Buat saya kopi yang biasa saja, bubuk saja sudah cukup, diguyur air mendidih, pake gula secukupnya, sudah nikmat. Kopi menjadi lebih nikmat lagi dengan jajanan pisang atau singkong goreng. Kalau saya lebih suka dengan jajanan wajik atau cucur.
"Jadi nggak ada robusta?"
"Apa om mau americano, biasanya banyak yang suka."
Nggak usah deh. Saya cek harga americano 20 ribu plus plus. Lebih baik ngopi di angkringan. Tiba tiba teringat kota Jogyakarta. Ngopi di angkringan rasanya nikmat. Kopi robusta di toples, dua sendok Kecil, sendoknya bengkok, supaya lebih cepat menyerok kopi dalam toples. Biasanya ditanya penjualnya, "kopi manis mas?"
"Sedeng aja pak?"
Dimasukan dua sendok kecil gula, lalu tuang air dari teko yang selalu dirajang di atas bara api.
"Monggo mas?"
Satu gelas kecil kopi dengan lepek, sudah ada di meja panjang depan saya. Sambil makan gorengan yang bertumpuk depan saya. Ada tempe goreng tepung, bakwan, tahu isi, ubi singkong goreng. kalau pagi ada jajanan pasar, titipan orang, biasanya ada tahu dan tempe bacem, ada nasi kucing isinya ada ikan ada daging. Tak banyak nasi nya tak banyak pula daging atau ikannya. Nikmat.
Mungkin saya termasuk kategori orang yang sulit berubah. Dari dulu kalo ngopi yang senangnya di warung kopi yang rasanya seperti kakilima. Biar tidak menggunakan gerobak dan dagang kakilima, tapi rasa dan jajanan mesti seperti itu. Di warteg ada yang menjual kopi dengan jajanan. Makanya lebih suka warteg daripada cafe. Jajanan cafe tidak mengundang selera.

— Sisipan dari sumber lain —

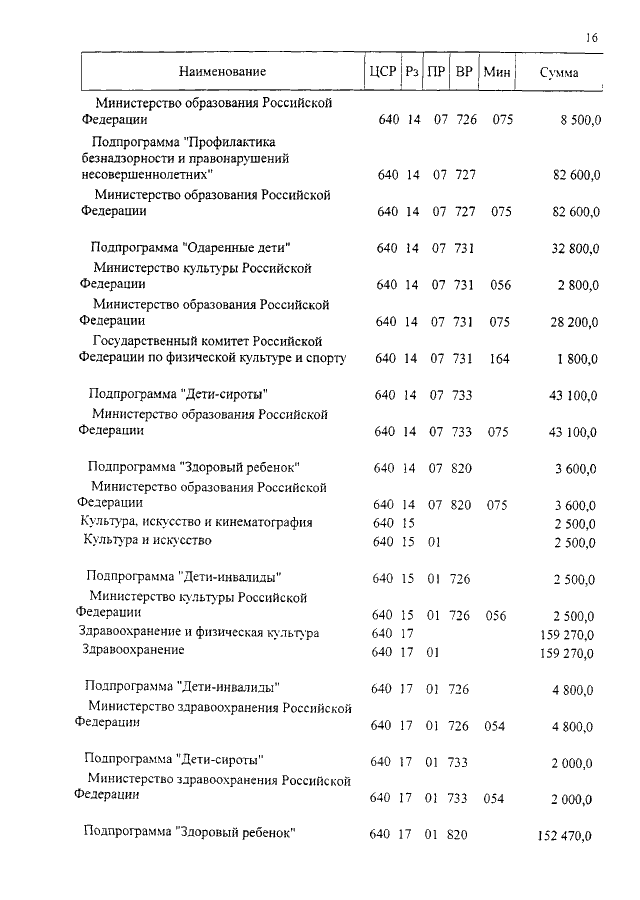 16

| Наименование | ЦСР | Рз | ПР | ВР | Мин | Сумма |
|---|---|---|---|---|---|---|
| Министерство образования Российской Федерации | 640 | 14 | 07 | 726 | 075 | 8 500,0 |
| Подпрограмма "Профилактика безнадзорности и правонарушений несовершеннолетних" | 640 | 14 | 07 | 727 | | 82 600,0 |
| Министерство образования Российской Федерации | 640 | 14 | 07 | 727 | 075 | 82 600,0 |
| Подпрограмма "Одаренные дети" | 640 | 14 | 07 | 731 | | 32 800,0 |
| Министерство культуры Российской Федерации | 640 | 14 | 07 | 731 | 056 | 2 800,0 |
| Министерство образования Российской Федерации | 640 | 14 | 07 | 731 | 075 | 28 200,0 |
| Государственный комитет Российской Федерации по физической культуре и спорту | 640 | 14 | 07 | 731 | 164 | 1 800,0 |
| Подпрограмма "Дети-сироты" | 640 | 14 | 07 | 733 | | 43 100,0 |
| Министерство образования Российской Федерации | 640 | 14 | 07 | 733 | 075 | 43 100,0 |
| Подпрограмма "Здоровый ребенок" | 640 | 14 | 07 | 820 | | 3 600,0 |
| Министерство образования Российской Федерации | 640 | 14 | 07 | 820 | 075 | 3 600,0 |
| Культура, искусство и кинематография | 640 | 15 | | | | 2 500,0 |
| Культура и искусство | 640 | 15 | 01 | | | 2 500,0 |
| Подпрограмма "Дети-инвалиды" | 640 | 15 | 01 | 726 | | 2 500,0 |
| Министерство культуры Российской Федерации | 640 | 15 | 01 | 726 | 056 | 2 500,0 |
| Здравоохранение и физическая культура | 640 | 17 | | | | 159 270,0 |
| Здравоохранение | 640 | 17 | 01 | | | 159 270,0 |
| Подпрограмма "Дети-инвалиды" | 640 | 17 | 01 | 726 | | 4 800,0 |
| Министерство здравоохранения Российской Федерации | 640 | 17 | 01 | 726 | 054 | 4 800,0 |
| Подпрограмма "Дети-сироты" | 640 | 17 | 01 | 733 | | 2 000,0 |
| Министерство здравоохранения Российской Федерации | 640 | 17 | 01 | 733 | 054 | 2 000,0 |
| Подпрограмма "Здоровый ребенок" | 640 | 17 | 01 | 820 | | 152 470,0 |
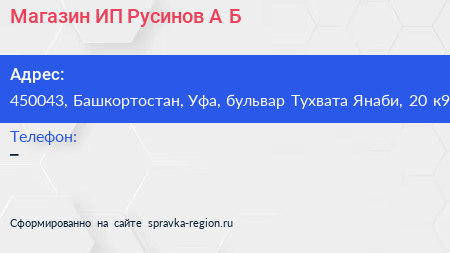 Магазин ИП Русинов А Б

Адрес:
450043, Башкортостан, Уфа, бульвар Тухвата Янаби, 20 к9

Телефон:
–

Сформированно на сайте spravka-region.ru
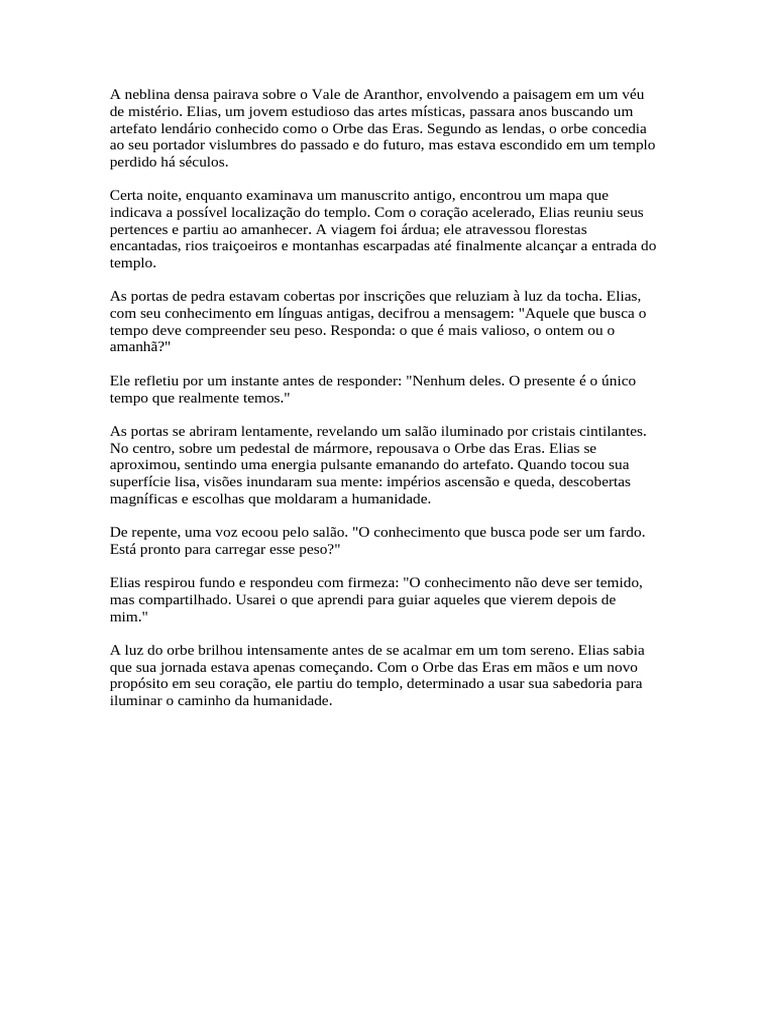 A neblina densa pairava sobre o Vale de Aranthor, envolvendo a paisagem em um véu de mistério. Elias, um jovem estudioso das artes místicas, passara anos buscando um artefato lendário conhecido como o Orbe das Eras. Segundo as lendas, o orbe concedia ao seu portador vislumbres do passado e do futuro, mas estava escondido em um templo perdido há séculos.

Certa noite, enquanto examinava um manuscrito antigo, encontrou um mapa que indicava a possível localização do templo. Com o coração acelerado, Elias reuniu seus pertences e partiu ao amanhecer. A viagem foi árdua; ele atravessou florestas encantadas, rios traiçoeiros e montanhas escarpadas até finalmente alcançar a entrada do templo.

As portas de pedra estavam cobertas por inscrições que reluziam à luz da tocha. Elias, com seu conhecimento em línguas antigas, decifrou a mensagem: "Aquele que busca o tempo deve compreender seu peso. Responda: o que é mais valioso, o ontem ou o amanhã?"

Ele refletiu por um instante antes de responder: "Nenhum deles. O presente é o único tempo que realmente temos."

As portas se abriram lentamente, revelando um salão iluminado por cristais cintilantes. No centro, sobre um pedestal de mármore, repousava o Orbe das Eras. Elias se aproximou, sentindo uma energia pulsante emanando do artefato. Quando tocou sua superfície lisa, visões inundaram sua mente: impérios ascensão e queda, descobertas magníficas e escolhas que moldaram a humanidade.

De repente, uma voz ecoou pelo salão. "O conhecimento que busca pode ser um fardo. Está pronto para carregar esse peso?"

Elias respirou fundo e respondeu com firmeza: "O conhecimento não deve ser temido, mas compartilhado. Usarei o que aprendi para guiar aqueles que vierem depois de mim."

A luz do orbe brilhou intensamente antes de se acalmar em um tom sereno. Elias sabia que sua jornada estava apenas começando. Com o Orbe das Eras em mãos e um novo propósito em seu coração, ele partiu do templo, determinado a usar sua sabedoria para iluminar o caminho da humanidade.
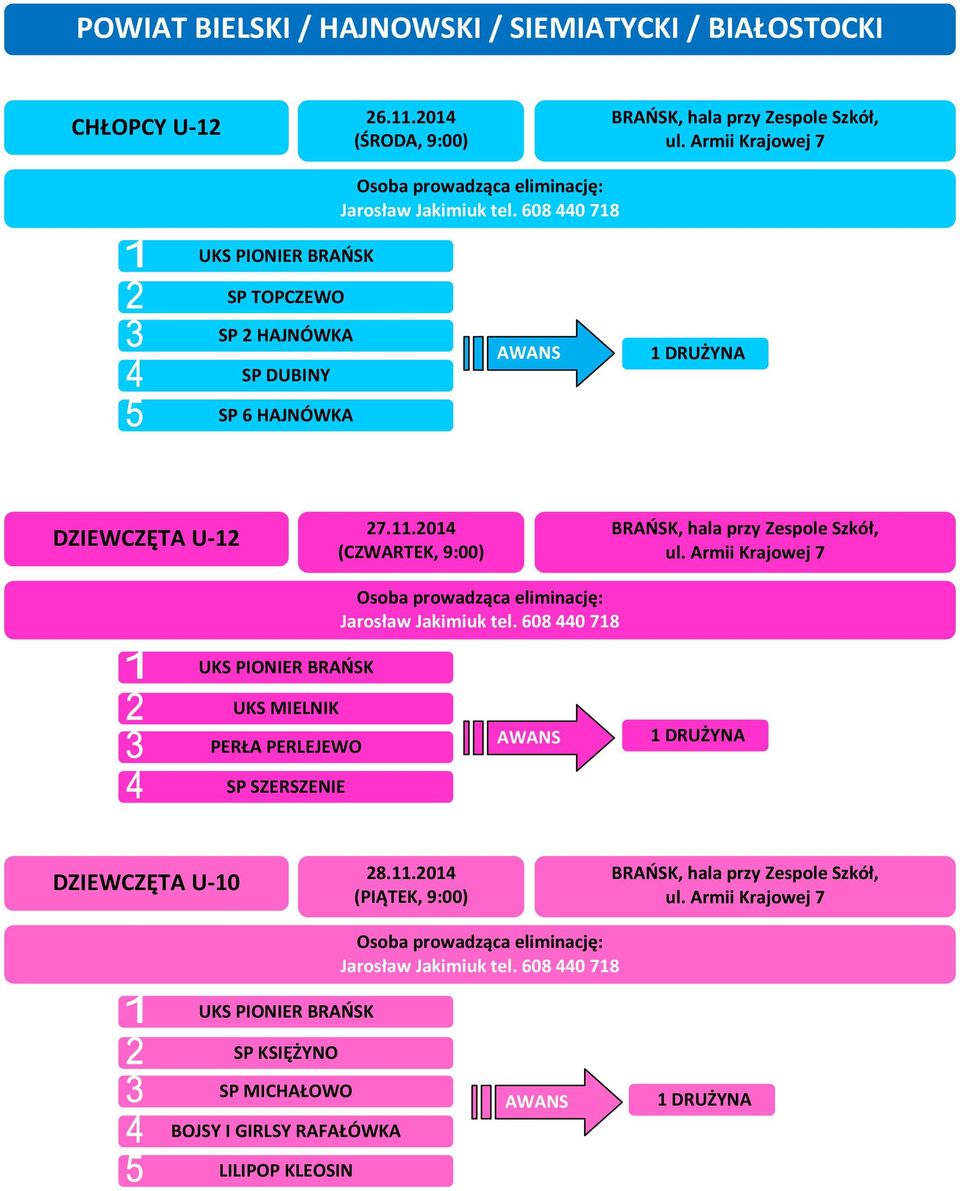 POWIAT BIELSKI / HAJNOWSKI / SIEMIATYCKI / BIAŁOSTOCKI

CHŁOPCY U-12

26.11.2014 (ŚRODA, 9:00)

BRAŃSK, hala przy Zespole Szkół, ul. Armii Krajowej 7

Osoba prowadząca eliminację: Jarosław Jakimiuk tel. 608 440 718

1 UKS PIONIER BRAŃSK
2 SP TOPCZEWO
3 SP 2 HAJNÓWKA
4 SP DUBINY
5 SP 6 HAJNÓWKA

AWANS

1 DRUŻYNA

DZIEWCZĘTA U-12

27.11.2014 (CZWARTEK, 9:00)

BRAŃSK, hala przy Zespole Szkół, ul. Armii Krajowej 7

Osoba prowadząca eliminację: Jarosław Jakimiuk tel. 608 440 718

1 UKS PIONIER BRAŃSK
2 UKS MIELNIK
3 PERŁA PERLEJEWO
4 SP SZERSZENIE

AWANS

1 DRUŻYNA

DZIEWCZĘTA U-10

28.11.2014 (PIĄTEK, 9:00)

BRAŃSK, hala przy Zespole Szkół, ul. Armii Krajowej 7

Osoba prowadząca eliminację: Jarosław Jakimiuk tel. 608 440 718

1 UKS PIONIER BRAŃSK
2 SP KSIĘŻYNO
3 SP MICHAŁOWO
4 BOJSY I GIRLSY RAFAŁÓWKA
5 LILIPOP KLEOSIN

AWANS

1 DRUŻYNA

Terpaksa meninggakan cafe. Rasa sungkan duduk di situ tanpa pesan. Mungkin pelayannya juga disuruh supaya terus tanyakan pesanan. Duduk di situ tanpa pesan, akan merugikan. Harusnya ada orang lain yang harusnya duduk di situ, tapi nggak jadi, karena ada saya. Bayangkan seandainya orang itu, katakan berempat pesan kopi atau lainnya lalu pesan makanan, berarti cafe akan lebih untung berkali lipat.
Jalan menyusuri kota tua, mengambil jalan arah asemka, foto sana sini para pedagang, orang bergerombol, mengelilingi penjual obral pakaian, ada pula sepatu, aksesoris hamdphone, tas belanja yang super besar dengan lukisan kota tua, ada pula yang jualan kalender, buku alat tulis, aksesoris perhiasan, kalung cincin gelang aneka warna.
Mendekati petugas kebersihan yang sedang menggali, katanya mau mengganti gorong gorong. Hanya dua orang yang bekerja, sisanya duduk menikmati rokok dan kopi. Ambil beberapa gambar di situ, foto yang sedang bekerja dan foto pekerja yang duduk santai. Berapa lama bekerja bongkar ganti gorong gorong, sambil membayangkan seperti apa China membuat rumahsakit dalam tempo sepuluh hari.
Lelah jalan keliling, memutuskan kembali ke halte TJ, menunggu tak lama, lalu naik, hanya kurang dari sepuluh menit, turun di halte harmoni, naik. jurusan UKI lewat kampung melayu, turun di UKI, pindah TJ lalu turun di Halte BKN. Nunggu cukup lama, TJ yang jurusan ke cibubur jarang, padahal penumpangnya banyak. Dengan desak desakan akhirnya naik. Nggak dapat tempat duduk. Kalau normal, hanya butuh waktu 15menit paling lama sampai halte cibubur.